Subject: Re: daily crashes with 1.6.1
To: None <current-users@netbsd.org>
From: Manuel Bouyer <bouyer@antioche.eu.org>
List: current-users
Date: 07/05/2003 16:02:02
On Fri, Jul 04, 2003 at 11:20:18AM -0400, Tim Middleton wrote:
> [...]
> Several times the master.passwd file has been corrupt after rebooting, and had 
> to be restored... interestingly it has been corrupt in the exact same way 
> each time... overwritten by a chunk of our named.conf. Both the password file 
> and named.conf are re-written freqently by a cron script often on this 
> system... so it would seem to indicate that whatever is the problem it may be 
> triggered to file writing. (We were paranoid that something had gone wrong 
> with our scripts, causing them to overwrite the master.passwd file somehow... 
> but, overwriting the master.passwd file would not cause a box to lock to the 
> point of not responding at all to pings, would it? And also we disabled those 
> cron scripts, and the box still eventually locked up... though at least the 
> password files were not corrupt in these cases).
> 
> Also we're not sure how this could be related to our current prime suspect, 
> NFS, as the password files are not on a NFS related partition.

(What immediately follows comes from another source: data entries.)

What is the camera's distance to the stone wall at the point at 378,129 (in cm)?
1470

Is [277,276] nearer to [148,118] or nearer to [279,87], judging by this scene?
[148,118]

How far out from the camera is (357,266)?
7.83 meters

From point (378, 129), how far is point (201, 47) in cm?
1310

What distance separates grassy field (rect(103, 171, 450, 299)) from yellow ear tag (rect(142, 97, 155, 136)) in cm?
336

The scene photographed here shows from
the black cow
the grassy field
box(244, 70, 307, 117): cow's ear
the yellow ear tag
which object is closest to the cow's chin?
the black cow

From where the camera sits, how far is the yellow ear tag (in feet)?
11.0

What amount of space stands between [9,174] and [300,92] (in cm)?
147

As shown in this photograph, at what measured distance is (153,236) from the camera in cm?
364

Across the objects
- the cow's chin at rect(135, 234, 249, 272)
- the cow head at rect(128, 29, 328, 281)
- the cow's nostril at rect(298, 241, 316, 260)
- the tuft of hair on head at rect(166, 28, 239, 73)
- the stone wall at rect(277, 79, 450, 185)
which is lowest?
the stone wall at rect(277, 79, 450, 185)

Well, this could be the same as a problem I've seen.
I run mrtg from cron to gather statistics about the local system (interesting
system parameters and counters, UPS parameters, etc).
On some occasion, I get a mail from cron because the mrtg command failed.

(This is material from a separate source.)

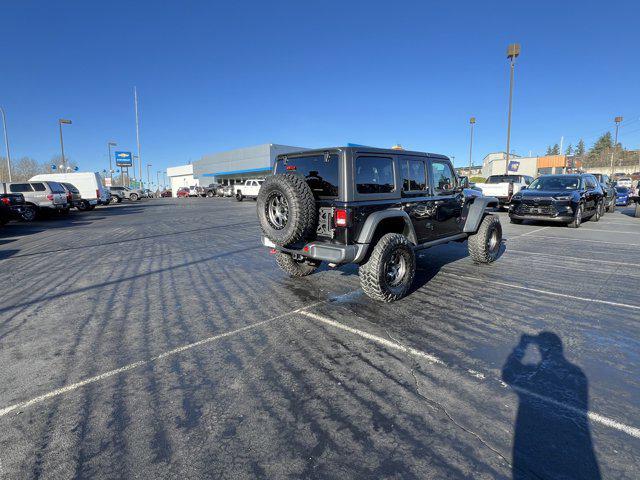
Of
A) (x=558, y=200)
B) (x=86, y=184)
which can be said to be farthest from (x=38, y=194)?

Perl complains about syntax errors in some files (usually in perl modules).
I first suspected a bug in perl. But now that I'm thinking on it ...
I've only seen this on boxes which are NFS servers.
Note that it may not be related to NFS, only more frequent on NFS servers
because of the high number of vnodes in use, buffer pages recycle, etc.

-- 
Manuel Bouyer <bouyer@antioche.eu.org>
     NetBSD: 24 ans d'experience feront toujours la difference
--